DATASET CONTENT:
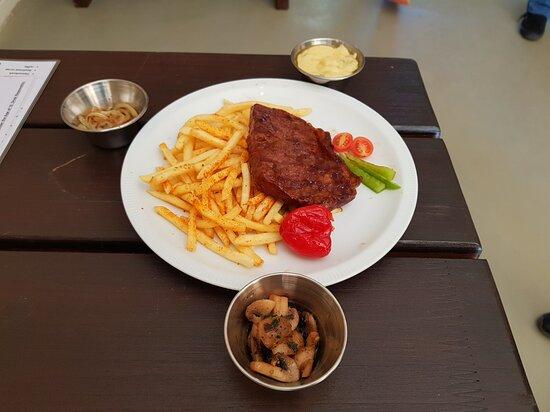 200g Ribeye steak with chips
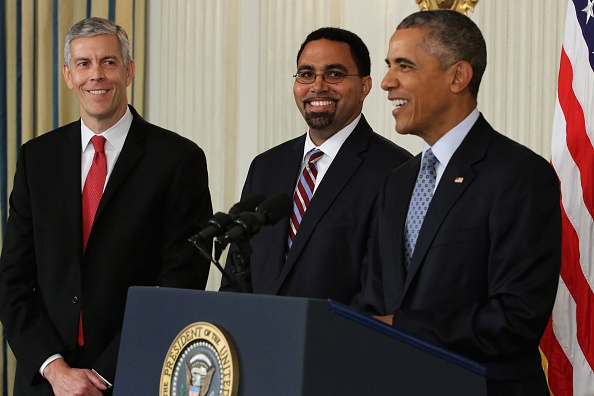 John King, Jr. (middle) with President Barack Obama (photo via ischoolguide.com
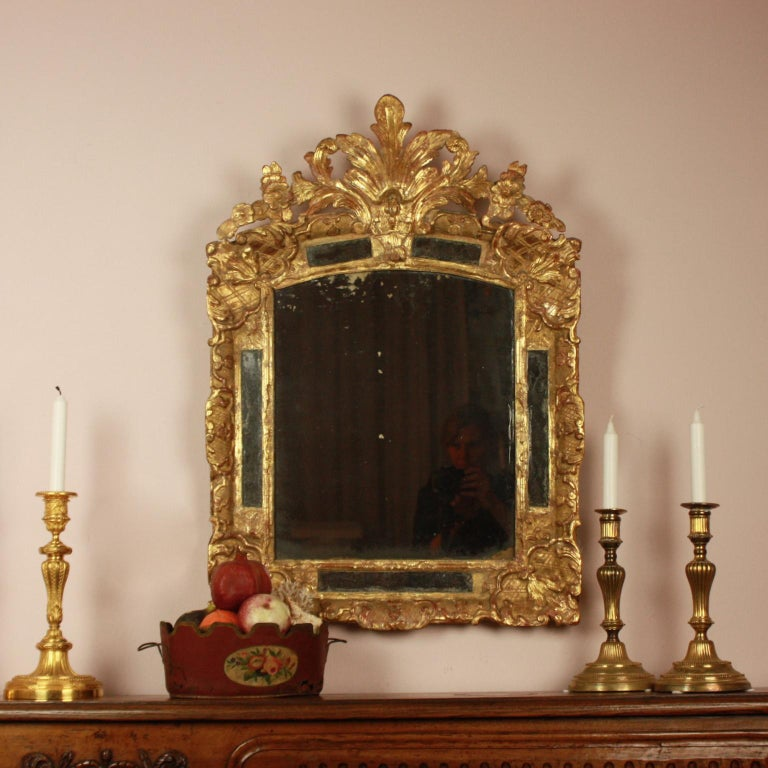 Early 18th Century Régence Giltwood Mirror For Sale 2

TASK TO COMPLETE: Write out the material above once more, word for word. Images stay out.

ANSWER TO THE PROBLEM:
 200g Ribeye steak with chips
 John King, Jr. (middle) with President Barack Obama (photo via ischoolguide.com
 Early 18th Century Régence Giltwood Mirror For Sale 2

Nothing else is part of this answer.